Уже сам вопрос давал понять, что он чужой здесь. Своих не спрашивали, своим молча наливали, лишь звякала привязанная к ручке щербатая крышка… «Зеленый», – твердо ответил К-ов. Скинув туфли (знаем, мол, обычаи! знаем и уважаем), расположился с ногами на потертом ковре. И зеленый чай пришелся по вкусу (с тех пор, работая, пил только зеленый), и ленивое спокойствие вокруг, и язык, которого он не понимал (почти не понимал, ибо мелькало вдруг русское слово), но который все же не казался ему чужим.

Рядом пристроился с чайником и бледной плоской лепешкой молодой узбек.

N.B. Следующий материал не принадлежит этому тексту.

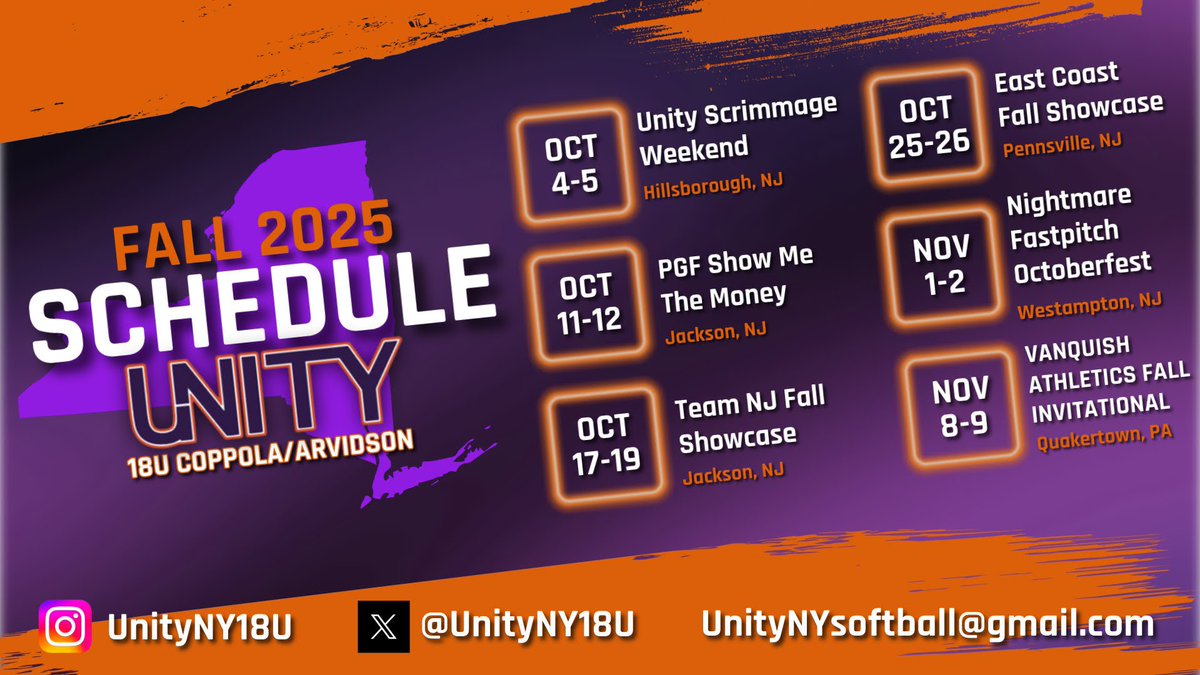 FALL 2025
SCHEDULE
UNITY
18U COPPOLA/ARVIDSON

OCT 4-5
Unity Scrimmage Weekend
Hillsborough, NJ

OCT 11-12
PGF Show Me The Money
Jackson, NJ

OCT 17-19
Team NJ Fall Showcase
Jackson, NJ

OCT 25-26
East Coast Fall Showcase
Pennsville, NJ

NOV 1-2
Nightmare Fastpitch Octoberfest
Westampton, NJ

NOV 8-9
VANQUISH ATHLETICS FALL INVITATIONAL
Quakertown, PA

UnityNY18U

@UnityNY18U

UnityNYsoftball@gmail.com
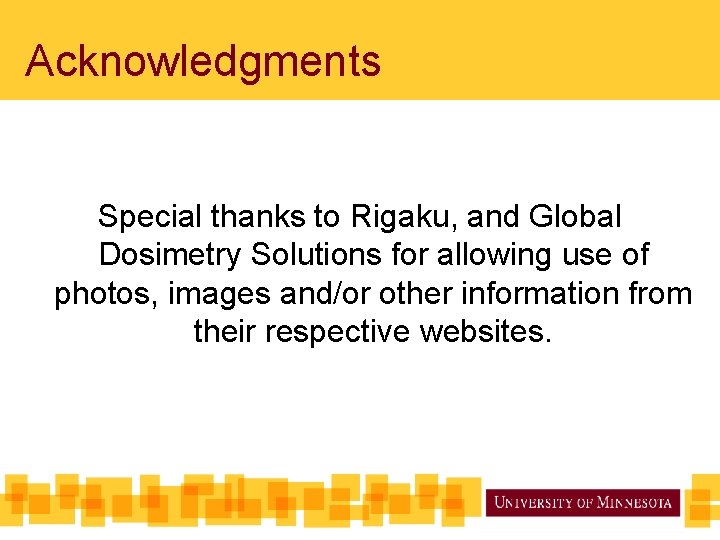 Acknowledgments

Special thanks to Rigaku, and Global Dosimetry Solutions for allowing use of photos, images and/or other information from their respective websites.

UNIVERSITY OF MINNESOTA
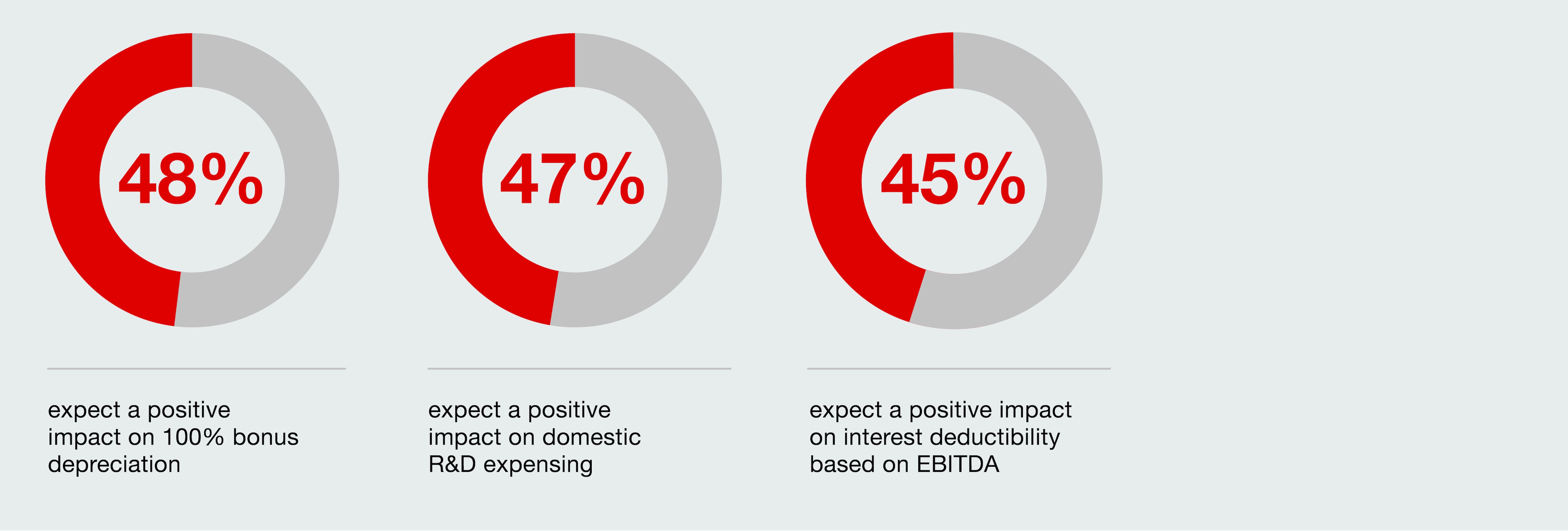 48%

expect a positive impact on 100% bonus depreciation

47%

expect a positive impact on domestic R&D expensing

45%

expect a positive impact on interest deductibility based on EBITDA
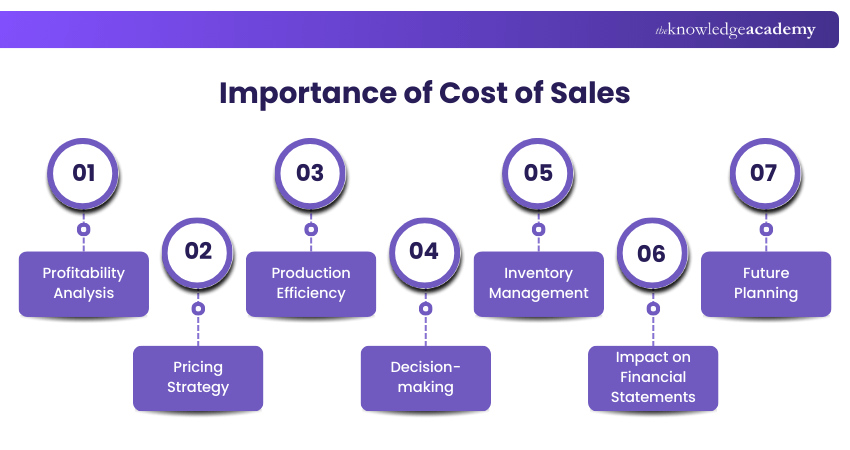 theknowledgeacademy

Importance of Cost of Sales

01
Profitability Analysis

02
Pricing Strategy

03
Production Efficiency

04
Decision-making

05
Inventory Management

06
Impact on Financial Statements

07
Future Planning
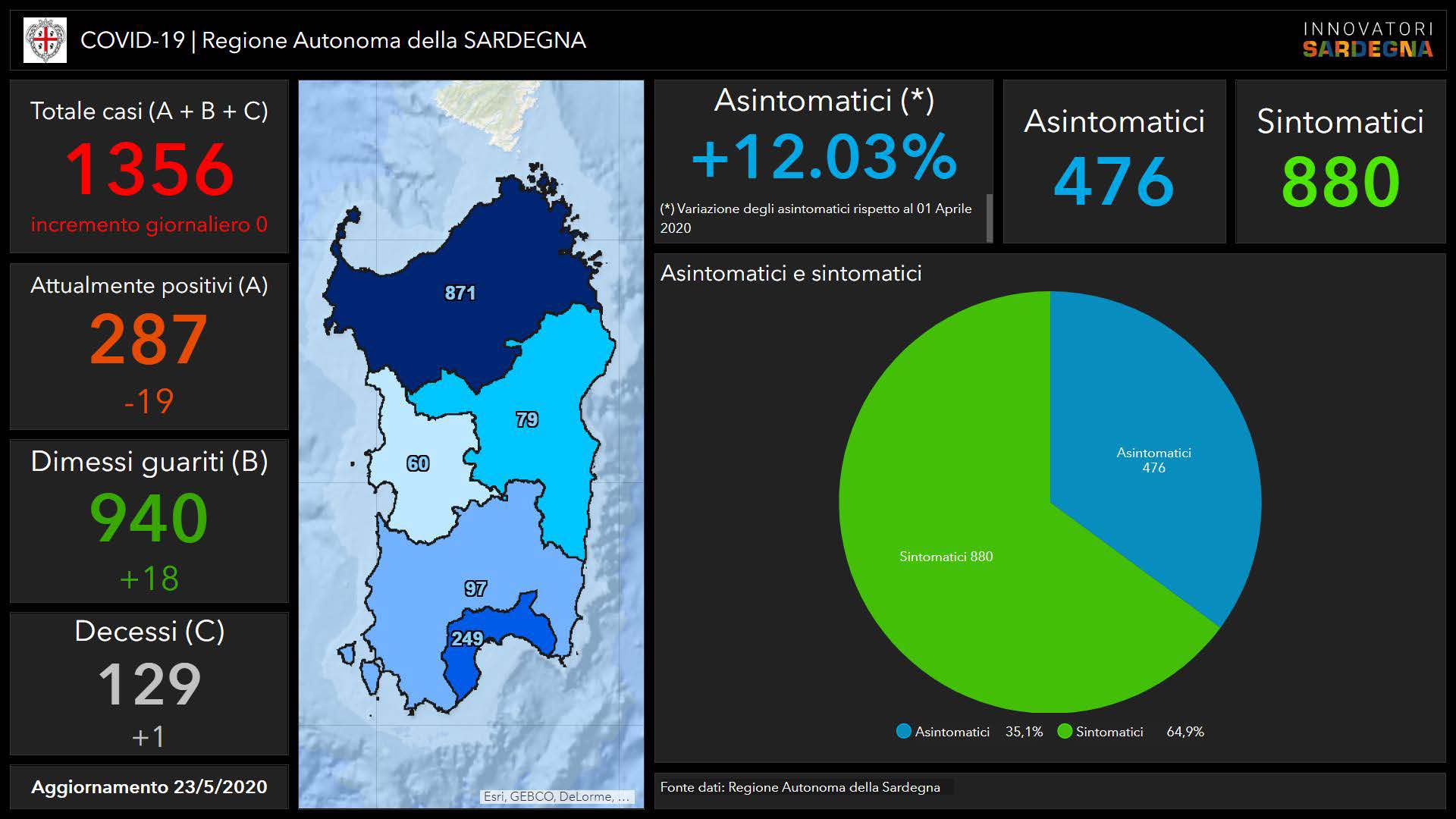 COVID-19 | Regione Autonoma della SARDEGNA

INNOVATORI SARDEGNA

Totale casi (A + B + C)
1356
incremento giornaliero 0

Attualmente positivi (A)
287
-19

Dimessi guariti (B)
940
+18

Decessi (C)
129
+1

Aggiornamento 23/5/2020

871
79
60
97
249

Esri, GEBCO, DeLorme, ...

Asintomatici (*)
+12.03%
(*) Variazione degli asintomatici rispetto al 01 Aprile 2020

Asintomatici
476

Sintomatici
880

Asintomatici e sintomatici

Asintomatici 476

Sintomatici 880

Asintomatici 35,1% Sintomatici 64,9%

Fonte dati: Regione Autonoma della Sardegna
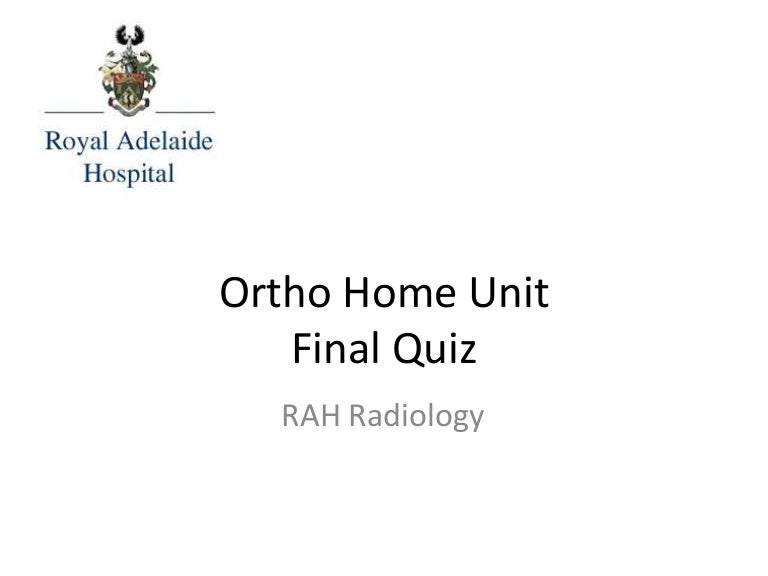 Royal Adelaide Hospital

Ortho Home Unit
Final Quiz

RAH Radiology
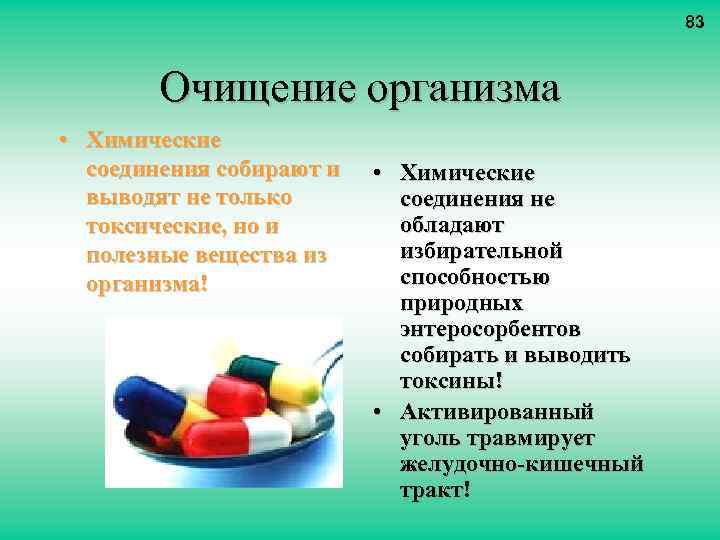 83

Очищение организма

• Химические соединения собирают и выводят не только токсические, но и полезные вещества из организма!

• Химические соединения не обладают избирательной способностью природных энтеросорбентов собирать и выводить токсины!

• Активированный уголь травмирует желудочно-кишечный тракт!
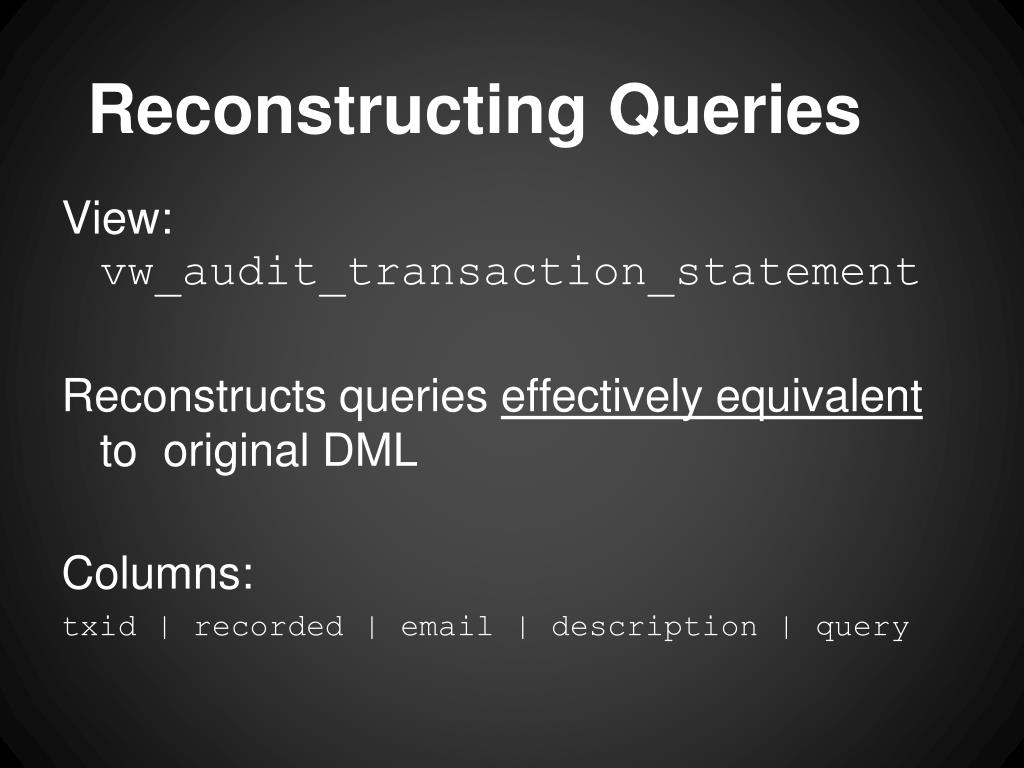 Reconstructing Queries

View: vw_audit_transaction_statement

Reconstructs queries effectively equivalent to original DML

Columns:

txid | recorded | email | description | query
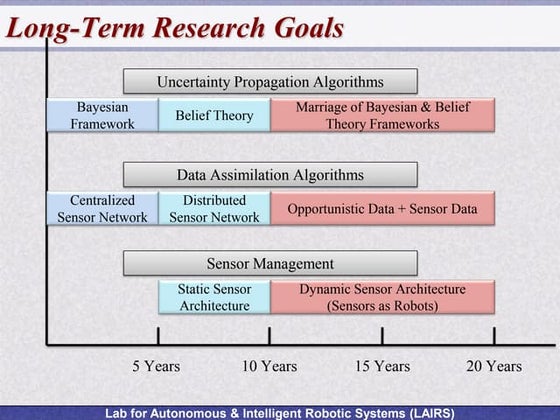 Long-Term Research Goals

Uncertainty Propagation Algorithms

Bayesian Framework

Belief Theory

Marriage of Bayesian & Belief Theory Frameworks

Data Assimilation Algorithms

Centralized Sensor Network

Distributed Sensor Network

Opportunistic Data + Sensor Data

Sensor Management

Static Sensor Architecture

Dynamic Sensor Architecture (Sensors as Robots)

5 Years

10 Years

15 Years

20 Years

Lab for Autonomous & Intelligent Robotic Systems (LAIRS)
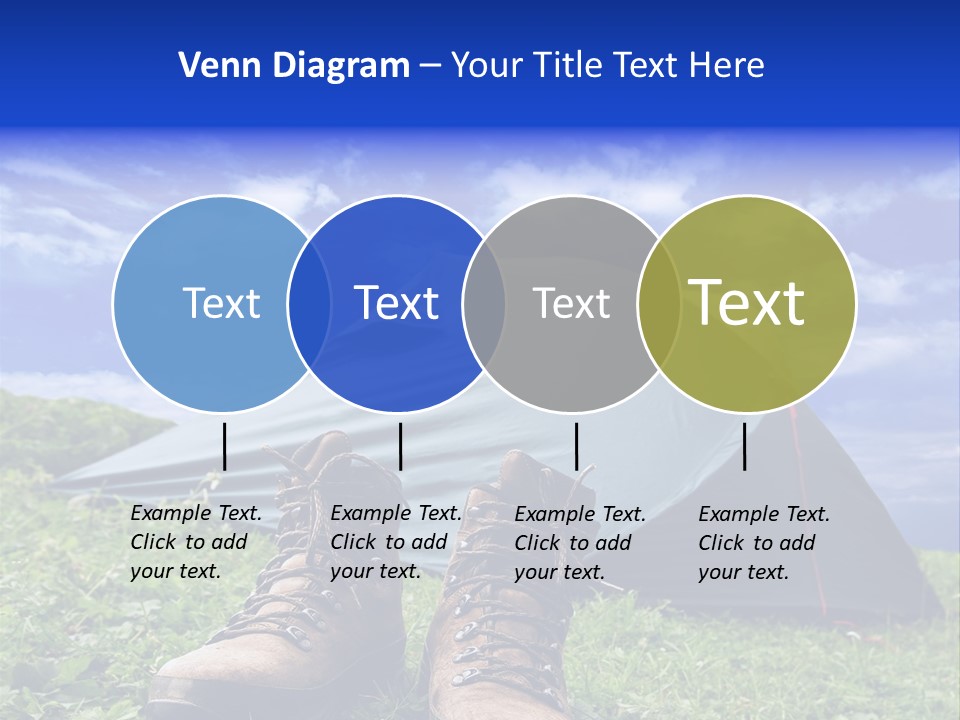 Venn Diagram – Your Title Text Here

Text

Text

Text

Text

Example Text. Click to add your text.

Example Text. Click to add your text.

Example Text. Click to add your text.

Example Text. Click to add your text.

Обычно К-ов не заговаривал первым, но тут всегдашняя застенчивость оставила его. Слово за слово, и скоро он, хвастун, упомянул будто невзначай, что родился здесь.

Узбек посмотрел на него с недоверием. Тогда К-ов достал паспорт, раскрыл где полагается и молча протянул земляку. Тот внимательно прочел из его рук, качнул головой и стал медленно рвать на части лепешку. Не ломать – рвать… Налив на донышко пиалы чаю, осведомился, где жил он. На какой улице.